Research
07 May 2019
This article is more than 3 years old

Spotlight on: Professor Hash Ahmed

How do you balance your time when you are a doctor and a researcher? How can we make the biggest difference to men with prostate cancer? We speak to Professor Hash Ahmed about his work that led to the introduction of mpMRI scans before biopsy and the next big thing that he wants to achieve.

Hash Ahmed is a consultant urological surgeon based in Charing Cross Hospital. He meets with men every day to guide them from prostate cancer diagnosis to finding the best treatment for them, but he’s also a researcher. As Professor of Urology at Imperial College London, he’s been on a 10-year mission to make the biggest difference he can for men. And for Professor Ahmed that means one thing: delivering practice-changing clinical trials.

Professor Ahmed runs clinical trials that span all aspects of managing prostate cancer, from improving diagnosis to giving men better treatments. Now, we’ve funded him in our latest round of Research Innovation Awards to carry out the pilot trial which could bring focal therapy – treating just the cancer and leaving the healthy areas of prostate untreated – to more men.


You’re a medical doctor and a researcher, how do you split your time between two such big jobs?

I've been doing research for probably the last 10 years jointly with clinical practice and it’s a 50-50 split. My guiding principle is to have a clinical trial that’s suitable for every patient I meet – wherever he is in his prostate cancer experience. This interaction with patients is so important. Both to me and to my research. It reminds me why I’m here, and helps me to keep sight of what’s most important for men, so I can design studies that directly link in with what patients say is important to them, and would improve their prostate cancer experience.

What does your research focus on?

My interest in research started with focal therapy when I was working as a research fellow at UCL with Professor Mark Emberton. We set up trials that were really the foundations of focal therapy in prostate cancer.

We first showed that if a man has cancer on one side of his prostate, we can treat just that one side and get good cancer control and few side effects. But we realised we couldn’t deliver more specific focal therapy, to just the areas with cancer, without having a good way to image the prostate. That led us to the PROMIS trial, where we showed an mpMRI scan can be used to pinpoint where in the prostate the cancer is. Now that’s established as a gold-standard imaging technique, it means we have the tools in place to think about how to treat the cancer more precisely.
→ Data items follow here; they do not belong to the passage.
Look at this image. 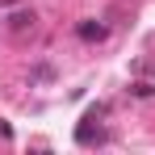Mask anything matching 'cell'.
Returning <instances> with one entry per match:
<instances>
[{"label": "cell", "mask_w": 155, "mask_h": 155, "mask_svg": "<svg viewBox=\"0 0 155 155\" xmlns=\"http://www.w3.org/2000/svg\"><path fill=\"white\" fill-rule=\"evenodd\" d=\"M8 25L17 29V34H25V29H34V13H29V8H17V13H13V21H8Z\"/></svg>", "instance_id": "cell-1"}, {"label": "cell", "mask_w": 155, "mask_h": 155, "mask_svg": "<svg viewBox=\"0 0 155 155\" xmlns=\"http://www.w3.org/2000/svg\"><path fill=\"white\" fill-rule=\"evenodd\" d=\"M76 34L84 38V42H92V38H105V25H92V21H84V25H76Z\"/></svg>", "instance_id": "cell-2"}, {"label": "cell", "mask_w": 155, "mask_h": 155, "mask_svg": "<svg viewBox=\"0 0 155 155\" xmlns=\"http://www.w3.org/2000/svg\"><path fill=\"white\" fill-rule=\"evenodd\" d=\"M54 71H51V63H38V67H34V80H51Z\"/></svg>", "instance_id": "cell-3"}]
</instances>
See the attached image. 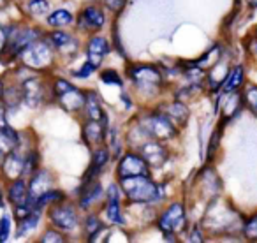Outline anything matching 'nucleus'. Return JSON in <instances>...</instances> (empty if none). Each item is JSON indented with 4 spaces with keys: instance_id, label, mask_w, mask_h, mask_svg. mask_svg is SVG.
<instances>
[{
    "instance_id": "f257e3e1",
    "label": "nucleus",
    "mask_w": 257,
    "mask_h": 243,
    "mask_svg": "<svg viewBox=\"0 0 257 243\" xmlns=\"http://www.w3.org/2000/svg\"><path fill=\"white\" fill-rule=\"evenodd\" d=\"M121 192L125 194L128 201L140 204H148L161 201L164 196V190L161 185L150 180V176H128V178H120Z\"/></svg>"
},
{
    "instance_id": "f03ea898",
    "label": "nucleus",
    "mask_w": 257,
    "mask_h": 243,
    "mask_svg": "<svg viewBox=\"0 0 257 243\" xmlns=\"http://www.w3.org/2000/svg\"><path fill=\"white\" fill-rule=\"evenodd\" d=\"M53 92L55 97L58 99V104L69 113H78L85 107L86 102V93L78 90L74 85H71L65 79H55L53 83Z\"/></svg>"
},
{
    "instance_id": "7ed1b4c3",
    "label": "nucleus",
    "mask_w": 257,
    "mask_h": 243,
    "mask_svg": "<svg viewBox=\"0 0 257 243\" xmlns=\"http://www.w3.org/2000/svg\"><path fill=\"white\" fill-rule=\"evenodd\" d=\"M141 127L147 131V134L152 140H157V141L171 140L176 134V126L169 120V116L166 113L148 114L141 122Z\"/></svg>"
},
{
    "instance_id": "20e7f679",
    "label": "nucleus",
    "mask_w": 257,
    "mask_h": 243,
    "mask_svg": "<svg viewBox=\"0 0 257 243\" xmlns=\"http://www.w3.org/2000/svg\"><path fill=\"white\" fill-rule=\"evenodd\" d=\"M22 60L30 69H46L53 62V46L44 41H34L22 51Z\"/></svg>"
},
{
    "instance_id": "39448f33",
    "label": "nucleus",
    "mask_w": 257,
    "mask_h": 243,
    "mask_svg": "<svg viewBox=\"0 0 257 243\" xmlns=\"http://www.w3.org/2000/svg\"><path fill=\"white\" fill-rule=\"evenodd\" d=\"M128 78L141 90H154L162 85V74L157 67L148 64L133 65L128 69Z\"/></svg>"
},
{
    "instance_id": "423d86ee",
    "label": "nucleus",
    "mask_w": 257,
    "mask_h": 243,
    "mask_svg": "<svg viewBox=\"0 0 257 243\" xmlns=\"http://www.w3.org/2000/svg\"><path fill=\"white\" fill-rule=\"evenodd\" d=\"M39 32H36L34 29H11L9 32H6V44H4V51L9 53L11 57L16 55H22V51L25 50L29 44H32L34 41H37Z\"/></svg>"
},
{
    "instance_id": "0eeeda50",
    "label": "nucleus",
    "mask_w": 257,
    "mask_h": 243,
    "mask_svg": "<svg viewBox=\"0 0 257 243\" xmlns=\"http://www.w3.org/2000/svg\"><path fill=\"white\" fill-rule=\"evenodd\" d=\"M50 218H51V222L57 225V229H60V231H72V229L78 225L76 208L72 206L71 203H67L65 199L51 204Z\"/></svg>"
},
{
    "instance_id": "6e6552de",
    "label": "nucleus",
    "mask_w": 257,
    "mask_h": 243,
    "mask_svg": "<svg viewBox=\"0 0 257 243\" xmlns=\"http://www.w3.org/2000/svg\"><path fill=\"white\" fill-rule=\"evenodd\" d=\"M185 208L182 203H173L159 218V227L164 231V234H175L183 231L185 227Z\"/></svg>"
},
{
    "instance_id": "1a4fd4ad",
    "label": "nucleus",
    "mask_w": 257,
    "mask_h": 243,
    "mask_svg": "<svg viewBox=\"0 0 257 243\" xmlns=\"http://www.w3.org/2000/svg\"><path fill=\"white\" fill-rule=\"evenodd\" d=\"M118 178L128 176H150V166L140 154H125L118 162Z\"/></svg>"
},
{
    "instance_id": "9d476101",
    "label": "nucleus",
    "mask_w": 257,
    "mask_h": 243,
    "mask_svg": "<svg viewBox=\"0 0 257 243\" xmlns=\"http://www.w3.org/2000/svg\"><path fill=\"white\" fill-rule=\"evenodd\" d=\"M140 155L148 162L150 168H159L168 161V150L157 140H147L140 147Z\"/></svg>"
},
{
    "instance_id": "9b49d317",
    "label": "nucleus",
    "mask_w": 257,
    "mask_h": 243,
    "mask_svg": "<svg viewBox=\"0 0 257 243\" xmlns=\"http://www.w3.org/2000/svg\"><path fill=\"white\" fill-rule=\"evenodd\" d=\"M22 95H23V102L30 107H37L41 106V102L44 100V86L41 78L37 76H30L25 81L22 83Z\"/></svg>"
},
{
    "instance_id": "f8f14e48",
    "label": "nucleus",
    "mask_w": 257,
    "mask_h": 243,
    "mask_svg": "<svg viewBox=\"0 0 257 243\" xmlns=\"http://www.w3.org/2000/svg\"><path fill=\"white\" fill-rule=\"evenodd\" d=\"M53 189V176L46 171V169H37L32 175L29 183V204L32 206V203L41 197L44 192Z\"/></svg>"
},
{
    "instance_id": "ddd939ff",
    "label": "nucleus",
    "mask_w": 257,
    "mask_h": 243,
    "mask_svg": "<svg viewBox=\"0 0 257 243\" xmlns=\"http://www.w3.org/2000/svg\"><path fill=\"white\" fill-rule=\"evenodd\" d=\"M104 124H106V122H102V120H86L85 122L81 136H83V141H85L86 147L97 148L104 143V140H106Z\"/></svg>"
},
{
    "instance_id": "4468645a",
    "label": "nucleus",
    "mask_w": 257,
    "mask_h": 243,
    "mask_svg": "<svg viewBox=\"0 0 257 243\" xmlns=\"http://www.w3.org/2000/svg\"><path fill=\"white\" fill-rule=\"evenodd\" d=\"M104 13L100 8L97 6H88L81 11L79 15V20H78V25L79 29L83 30H88V32H95V30H100L104 27Z\"/></svg>"
},
{
    "instance_id": "2eb2a0df",
    "label": "nucleus",
    "mask_w": 257,
    "mask_h": 243,
    "mask_svg": "<svg viewBox=\"0 0 257 243\" xmlns=\"http://www.w3.org/2000/svg\"><path fill=\"white\" fill-rule=\"evenodd\" d=\"M109 51V44L104 37L93 36L92 39L88 41V46H86V55H88V62L93 65V67H100L104 57Z\"/></svg>"
},
{
    "instance_id": "dca6fc26",
    "label": "nucleus",
    "mask_w": 257,
    "mask_h": 243,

Focal therapy will deliver a huge shift in prostate cancer treatment. Not everyone may realise it yet, but it’s going to have a massive impact. The first step is CHRONOS, the trial I’m starting that is funded by Prostate Cancer UK’s Research Innovation Awards. This is a pilot trial, where we’ll be testing focal therapies against standard treatments to the whole prostate, on a small scale. If this is successful, we’ll be able to run a larger trial that could prove focal therapies should be a widely available treatment option in the UK.

What drives you to keep doing this type of research?

Getting change quickly into practice is what drives me. There's nothing wrong with doing long-term, blue-sky research – I benefit from it because I can use the findings from that to do the trials. But it’s the trials that get changes into clinical practice, and as a medical doctor, that’s what I’m most interested in. Funding research like this is vital. We don’t have all the answers, but among the ideas will be the nuggets that lead to huge transformations.

What has been your proudest career achievement?

I think it has to be the PROMIS mpMRI trial. It was tough – it required personal push almost every single week to recruit patients and engage with the centres running the trial. It was difficult and there were a lot of points where it almost failed. But it was worth it. Now this technology is changing the lives of men around the world.

Where can we find you when you’re not at the hospital?

With the kids at home. I have a four-year-old and a nine-year-old, so there is very little time to do anything else! I like to spend time in the garden though. I’m growing some flowers and some vegetables, and that helps me relax.

What do you hope will have changed for men with prostate cancer in 10 years’ time?

I hope that in 10 years’ time we’ll have a national screening programme for prostate cancer. I hope we’ll have delivered the evidence, through research, that proves screening is the right thing. It will be a lot of work, but I think it’s possible.


We awarded funding to Professor Ahmed to run the CHRONOS trial which is due to start in July 2019. When the trial opens recruitment we will update where it is available on our new clinical trials map.